Copy the passage of the Mike Wiser profile between "mathematical models to" and "indefinitely over time.", inclusive, and switch "upper bound" to "ceiling".

─── Extracted text ───

Mike Wiser grew up in the suburbs of Buffalo, NY. He went to the University of Southern California to earn Bachelor’s degrees in Biochemistry and Psychobiology. After graduation, he earned a Master’s degree from Stanford, then came to Michigan State University for his doctorate.

Mike’s research at MSU focused on fitness changes over long time periods in experimental populations. Working under Dr. Rich Lenski, Mike used Dr. Lenski’s Long-Term Evolution Experiment, a study that has run since 1988 tracking over 60,000 generations of E. coli, for his dissertation. Mike was fascinated with the process of evolution and questioned its predictability and repeatability.

Mike measured the fitness of E. coli at many points along their evolutionary history, and fit

mathematical models to the data to both explain how fitness changes and to predict how it would continue to change over time. The major result of his research is that even after thousands of generations adapting to a specific environment, the E. coli bacteria is still evolving. And the mathematical function that best describes their changes is one that doesn't have an upper bound to it, meaning it increases indefinitely over time.

Finally, Mike compared his data with data from digital evolution software – Avida, a platform created by Charles Ofria—to see if the pattern held. They did, which suggests Mike’s findings are applicable to evolution in general, not just his specific experiment.

For the next chapter in his career, Mike will remain at MSU as a postdoctoral researcher on an evolution education project. The project is studying how a classroom version of Avida effects student learning about evolution and natural science. Mike is also questioning if misconceptions about evolution span across institutions, and if using Avida in the classroom helps students use evolution across

In the future, Wiser hopes to teach at a university.

─── Provided records ───

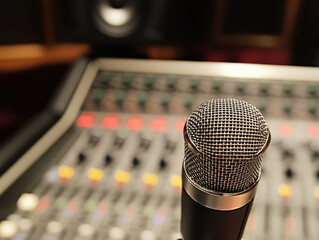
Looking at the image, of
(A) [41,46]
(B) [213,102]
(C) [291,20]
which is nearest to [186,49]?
(C) [291,20]

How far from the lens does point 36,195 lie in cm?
70

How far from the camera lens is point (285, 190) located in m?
0.71

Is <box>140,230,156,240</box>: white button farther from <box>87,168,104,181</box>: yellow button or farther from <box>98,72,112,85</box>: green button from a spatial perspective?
<box>98,72,112,85</box>: green button

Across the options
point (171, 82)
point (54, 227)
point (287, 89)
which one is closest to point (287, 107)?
point (287, 89)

───

## Solved exercise
mathematical models to the data to both explain how fitness changes and to predict how it would continue to change over time. The major result of his research is that even after thousands of generations adapting to a specific environment, the E. coli bacteria is still evolving. And the mathematical function that best describes their changes is one that doesn't have an ceiling to it, meaning it increases indefinitely over time.